Elle n’a d’ailleurs pas pu être possible dans la culture arabe, dominée par une voix unique. Pourtant, selon Adonis, derrière l’homogénéité apparente de cette culture, plusieurs ruptures se sont déroulées au cours de l’histoire et qui ont pu faire évoluer la pensée arabe dans plusieurs domaines, poétique avec Abou Nawas, philosophique (le mouvement Tawfiquiya), religieux (l’approche soufie)…
Mais reste que «les arabes ont échoué à établir un système alternatif», précise-t-il. Les «révolutions» n’ont pu réussir qu’à remplacer les dirigeants par des personnes moins corrompues, plus compétentes et moins dangereuses, mais qui s’inscrivent en revanche, dans un même contexte politique, social, économique et culturel.
Définir la révolution tunisienne n’est donc pas aussi évident que cela paraît. Tahar Labib se sent aujourd’hui incapable de pouvoir la définir, «pour la simple raison qu’elle est toujours d’actualité», précise-t-il. La distance est nécessaire pour toute réflexion.
Pour lui, la révolution tunisienne est étonnante par sa spontanéité, sa totalité et son aspect maximaliste. Elle est comme un tsunami qui ravage aussi bien le territoire que les concepts et les théories. Labib se remet en cause, pose de nouvelles questions et cherche de nouvelles réponses… Il propose une relecture de cette «spontanéité du mouvement social» qui plonge ses racines dans l’histoire profonde du pays.
Il met en garde contre le danger des précipitations dans les jugements et les définitions. «La révolution, quand elle réussit, devient modèle, mais quant elle échoue, elle entraîne une catastrophe sociale sans précédent», précise t-il. Il ajoute qu’une révolution pourrait être dévorée par ses enfants comme elle peut aussi dévorer ces derniers.
Labib croit par ailleurs, à un «pessimisme de la raison» qui pourrait être au service d’un «optimisme de la volonté». Pour lui, la révolution tunisienne n’est pas la première révolution dans l’histoire. Mais elle est unique en son genre. Elle a été sans aucun appui politique sur le terrain et elle est survenue dans une période où la pensée révolutionnaire était en régression et où les références politiques s’écroulaient dans le monde arabe…

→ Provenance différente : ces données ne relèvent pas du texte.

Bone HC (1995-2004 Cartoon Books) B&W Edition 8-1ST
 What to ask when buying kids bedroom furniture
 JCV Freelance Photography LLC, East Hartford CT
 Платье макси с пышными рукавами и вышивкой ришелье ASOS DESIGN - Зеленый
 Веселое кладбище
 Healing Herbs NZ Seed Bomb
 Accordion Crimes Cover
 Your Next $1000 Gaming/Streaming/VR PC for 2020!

Labib pose aussi des question sur son acteur historique, sur ces jeunes qui portent en eux une dimension populaire. «Qui est celui qui pense? Et qui sont, ceux qui existent? Qui sont ceux qui pensent et qui est celui qui existe? », s’interroge-t-il.
La force créative forge l’identité
Ce questionnement sur la population tunisienne, en particulier, et arabe en général, a mené les intervenants à s’interroger sur le rôle des élites «dépositaires du sens, dans une révolution de sens» (selon Labib) sur l’identité arabe, sur la démocratie et son application dans un monde islamique…. Qu’est-ce qu’un arabe? Qu’est-ce qu’un musulman? Est-ce une identité qu’on hérite ou une personnalité qu’on forge? «Les musulmans ne lisent pas directement leur livre. Ils se réfèrent à des lectures et à des idéologies…», précise Adonis. Il ajoute encore qu’une démocratie ne pourra pas être créée dans une culture qui refuse de respecter la différence de l’Autre.

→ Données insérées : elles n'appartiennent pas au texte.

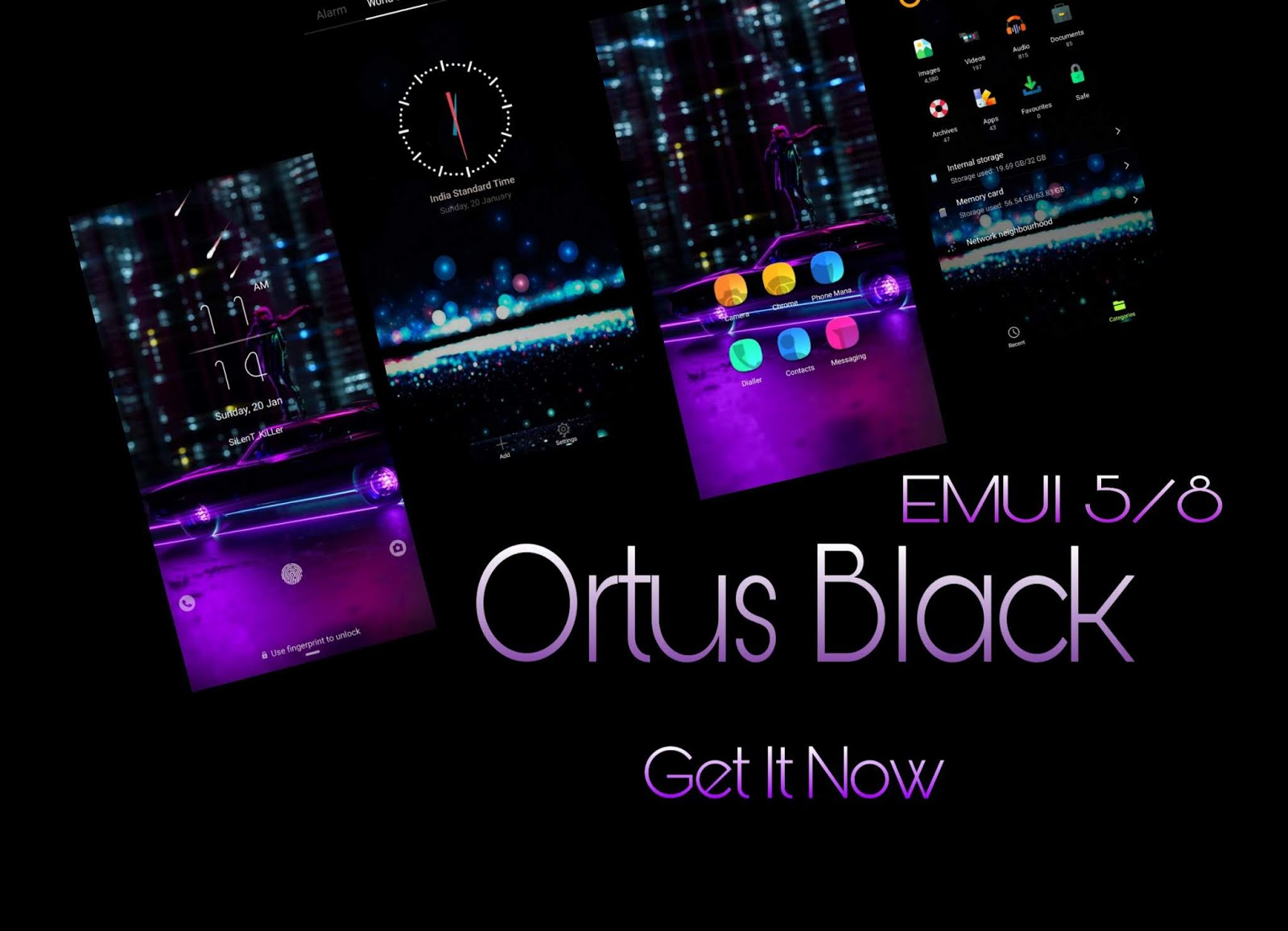 Ortus Black] Download Ortus Black Theme For EMUI 5/8 - EMUI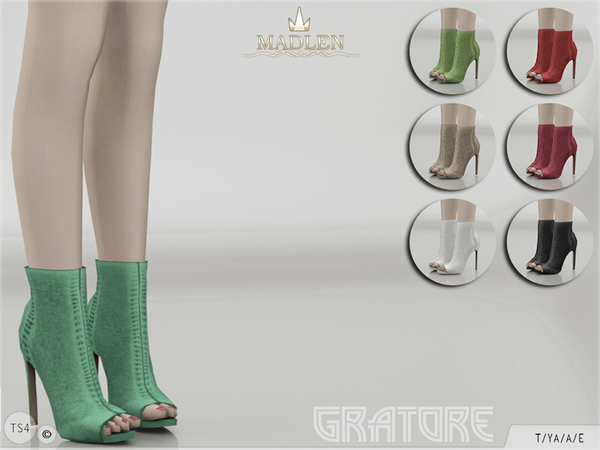 Sims 4 Madlen Gratore Shoes by MJ95 at TSR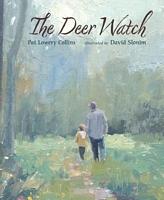 The Deer Watch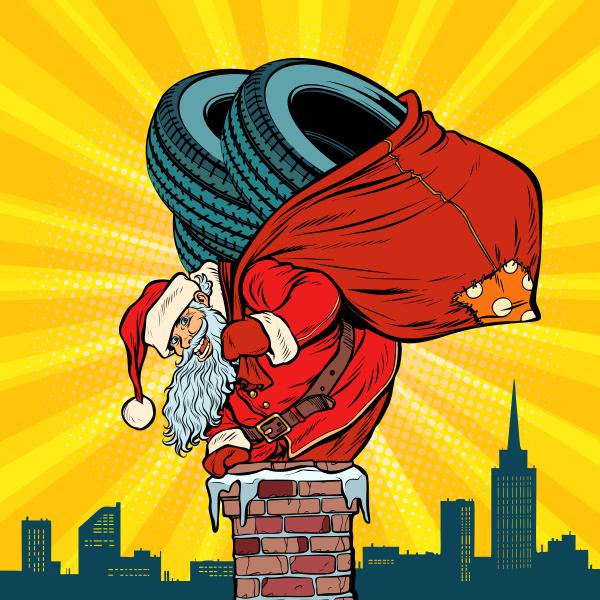 auto winterreifen santa claus mit geschenken
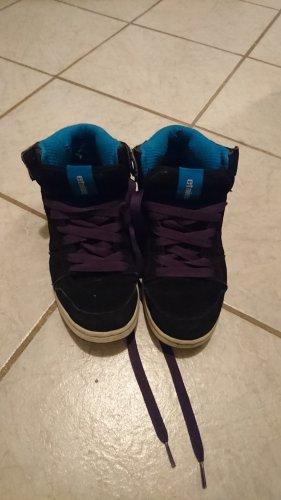 Ethnies Sneaker 40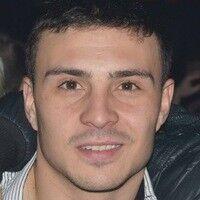 Фото мужчины Виктор, Киев, Украина, 25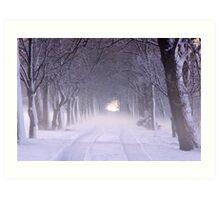 Snowy Winter Alley in Park Art Print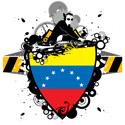 Hip Venezuela
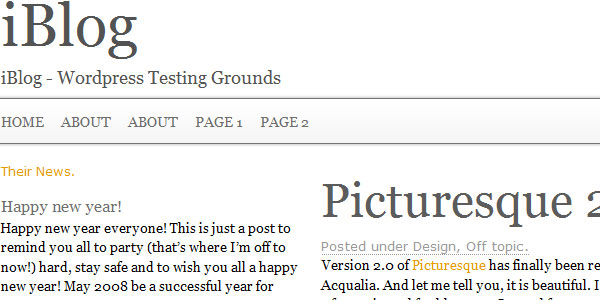 25 helpful css grid frameworks build a newspaper theme with wpquery and the 960 css framework malvernweather Images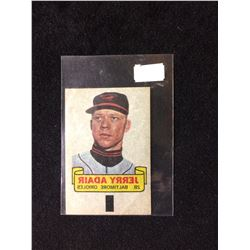 1966 TOPPS RUB-OFF CARD TATTOO TRANSFER STYLE JERRY ADAIR
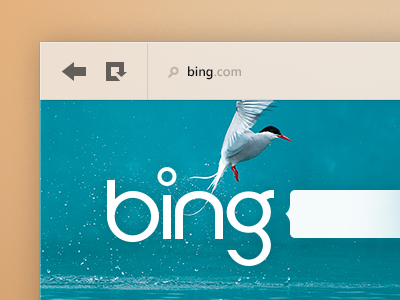 Bing bing microsoft search web internet explorer ui minimal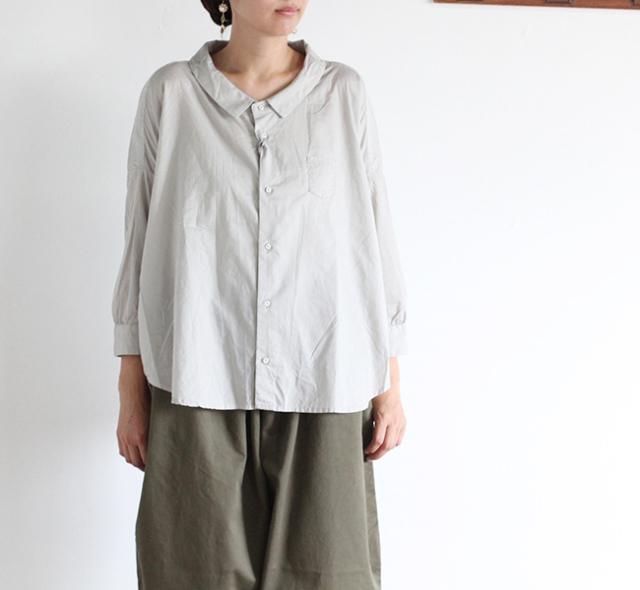 ordinary fits オーディナリーフィッツ レディース BARBAR SHIRT バーバーシャツ OL-S001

D’après lui, chacun vit dans un monde à lui, dans une histoire qui lui est propre… C’est pour cette raison que lorsqu’on veut s’unir pour construire quelque chose, on perd nos moyens. Et c’est le pouvoir le plus important qui récolte tout ce qu’on a semé…
Selon lui, il n’y a que l’énergie créative qui pourrait donner un sens à l’identité d’un peuple. Une révolution ne se limite pas à la destruction de ce qui était établi, mais surtout œuvrer à la construction d’un système alternatif, basé sur la force créative des individus.